For his part, the Executive Chairman of the Centre for Anti-Corruption and Open Leadership, Debo Adeniran, argued that the administration’s spending habits were opposite to Nigerians’ expectations of frugality.
“What we are getting from this administration is opposite to our expectation. We thought we would have an administration that would be frugal in spending and very meticulous at implementing its budget.
“But what we are getting is an administration that has fallen in love with profligacy; that doesn’t see anything wrong in living big amid a poverty-stricken nation.
“It is a reenactment of the Shagari administration, whereby they bought the biggest Mercedes Benz and made themselves as comfortable as possible without considering how much the masses are suffering.
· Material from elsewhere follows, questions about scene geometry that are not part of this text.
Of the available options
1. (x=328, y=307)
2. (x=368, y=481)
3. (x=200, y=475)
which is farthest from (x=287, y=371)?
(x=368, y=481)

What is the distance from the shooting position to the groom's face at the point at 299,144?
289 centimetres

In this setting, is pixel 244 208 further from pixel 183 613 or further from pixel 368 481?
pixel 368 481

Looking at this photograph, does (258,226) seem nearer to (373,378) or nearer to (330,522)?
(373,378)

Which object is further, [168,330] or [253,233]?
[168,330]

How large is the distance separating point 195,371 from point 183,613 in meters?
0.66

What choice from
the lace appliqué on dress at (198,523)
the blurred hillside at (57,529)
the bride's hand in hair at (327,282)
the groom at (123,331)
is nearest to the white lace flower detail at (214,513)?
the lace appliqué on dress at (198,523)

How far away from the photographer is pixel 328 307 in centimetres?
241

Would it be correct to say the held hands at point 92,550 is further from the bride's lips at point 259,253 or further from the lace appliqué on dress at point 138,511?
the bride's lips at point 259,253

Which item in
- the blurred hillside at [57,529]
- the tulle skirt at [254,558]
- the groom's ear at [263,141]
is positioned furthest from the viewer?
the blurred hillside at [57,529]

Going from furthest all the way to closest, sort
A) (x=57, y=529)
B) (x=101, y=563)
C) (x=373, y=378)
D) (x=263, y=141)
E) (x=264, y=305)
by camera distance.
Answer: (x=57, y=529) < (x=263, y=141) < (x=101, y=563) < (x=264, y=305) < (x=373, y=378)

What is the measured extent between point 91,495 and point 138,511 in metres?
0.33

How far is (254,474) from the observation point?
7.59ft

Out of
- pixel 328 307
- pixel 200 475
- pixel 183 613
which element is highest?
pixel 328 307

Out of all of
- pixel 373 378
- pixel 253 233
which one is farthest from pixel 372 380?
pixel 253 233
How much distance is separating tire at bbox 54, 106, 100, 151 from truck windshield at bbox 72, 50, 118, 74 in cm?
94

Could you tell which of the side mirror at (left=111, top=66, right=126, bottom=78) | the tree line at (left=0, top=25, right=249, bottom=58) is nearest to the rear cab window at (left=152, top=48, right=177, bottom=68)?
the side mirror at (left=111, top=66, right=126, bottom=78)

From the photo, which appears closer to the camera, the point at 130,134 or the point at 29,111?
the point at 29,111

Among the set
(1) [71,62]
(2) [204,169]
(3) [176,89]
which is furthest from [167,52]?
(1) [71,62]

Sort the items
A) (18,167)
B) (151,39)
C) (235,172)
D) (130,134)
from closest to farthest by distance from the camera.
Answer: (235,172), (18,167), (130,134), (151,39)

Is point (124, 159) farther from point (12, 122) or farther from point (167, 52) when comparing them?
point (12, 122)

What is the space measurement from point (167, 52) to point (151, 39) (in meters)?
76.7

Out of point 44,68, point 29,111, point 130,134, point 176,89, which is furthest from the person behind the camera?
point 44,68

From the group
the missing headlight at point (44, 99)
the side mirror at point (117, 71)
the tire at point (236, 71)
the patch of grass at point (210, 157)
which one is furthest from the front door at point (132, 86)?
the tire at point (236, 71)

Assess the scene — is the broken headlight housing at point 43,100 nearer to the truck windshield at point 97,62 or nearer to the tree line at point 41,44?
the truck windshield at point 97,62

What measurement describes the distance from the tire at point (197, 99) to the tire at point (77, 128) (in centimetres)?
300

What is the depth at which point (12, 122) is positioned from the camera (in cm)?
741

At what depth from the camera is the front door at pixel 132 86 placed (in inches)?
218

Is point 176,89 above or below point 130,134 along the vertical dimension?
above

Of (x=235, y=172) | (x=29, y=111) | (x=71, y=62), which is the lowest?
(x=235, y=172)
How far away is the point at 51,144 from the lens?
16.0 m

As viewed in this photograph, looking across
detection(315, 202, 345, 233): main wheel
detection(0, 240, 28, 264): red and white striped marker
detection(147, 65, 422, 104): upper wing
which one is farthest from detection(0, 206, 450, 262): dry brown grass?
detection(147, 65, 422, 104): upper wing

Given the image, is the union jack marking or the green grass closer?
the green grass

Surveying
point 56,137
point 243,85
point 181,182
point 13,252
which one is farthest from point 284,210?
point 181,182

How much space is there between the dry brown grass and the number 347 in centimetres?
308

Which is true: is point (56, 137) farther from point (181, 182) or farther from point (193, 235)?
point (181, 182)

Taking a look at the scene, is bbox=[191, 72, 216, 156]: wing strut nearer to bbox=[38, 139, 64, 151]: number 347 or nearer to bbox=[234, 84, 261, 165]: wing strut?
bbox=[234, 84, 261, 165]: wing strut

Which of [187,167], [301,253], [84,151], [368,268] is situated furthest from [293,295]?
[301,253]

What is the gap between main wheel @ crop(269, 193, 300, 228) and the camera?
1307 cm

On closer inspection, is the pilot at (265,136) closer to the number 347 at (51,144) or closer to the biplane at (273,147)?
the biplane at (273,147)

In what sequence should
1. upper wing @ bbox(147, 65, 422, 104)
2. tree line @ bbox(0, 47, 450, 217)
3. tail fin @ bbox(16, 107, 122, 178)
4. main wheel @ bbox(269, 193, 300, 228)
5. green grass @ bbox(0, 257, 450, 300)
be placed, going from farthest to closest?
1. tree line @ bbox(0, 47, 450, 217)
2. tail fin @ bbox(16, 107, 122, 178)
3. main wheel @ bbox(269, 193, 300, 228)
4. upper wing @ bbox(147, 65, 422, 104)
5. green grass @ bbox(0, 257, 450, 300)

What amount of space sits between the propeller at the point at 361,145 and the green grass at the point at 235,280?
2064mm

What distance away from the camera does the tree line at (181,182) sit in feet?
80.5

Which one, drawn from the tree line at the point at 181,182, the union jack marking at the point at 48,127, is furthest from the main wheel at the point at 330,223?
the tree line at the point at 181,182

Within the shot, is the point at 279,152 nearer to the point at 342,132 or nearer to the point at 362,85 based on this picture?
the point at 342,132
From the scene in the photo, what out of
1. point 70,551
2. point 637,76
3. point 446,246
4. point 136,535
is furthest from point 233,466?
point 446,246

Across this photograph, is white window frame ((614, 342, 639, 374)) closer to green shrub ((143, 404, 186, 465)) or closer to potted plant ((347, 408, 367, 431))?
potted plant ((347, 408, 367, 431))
“So when you look at a Vice President saying he’s not travelling [to Samoa] again because there was a splinter on the windscreen of his private aircraft. Why should that be the case?
“First and foremost, we need to be represented at such an international meeting, where we should be well represented by the first two citizens of this country.
“He abandoned that, which means we would have lost certain representation that we deserve at that forum. Two, money will have been spent on advance parties that went ahead of the Vice President. But he abandoned the journey altogether.”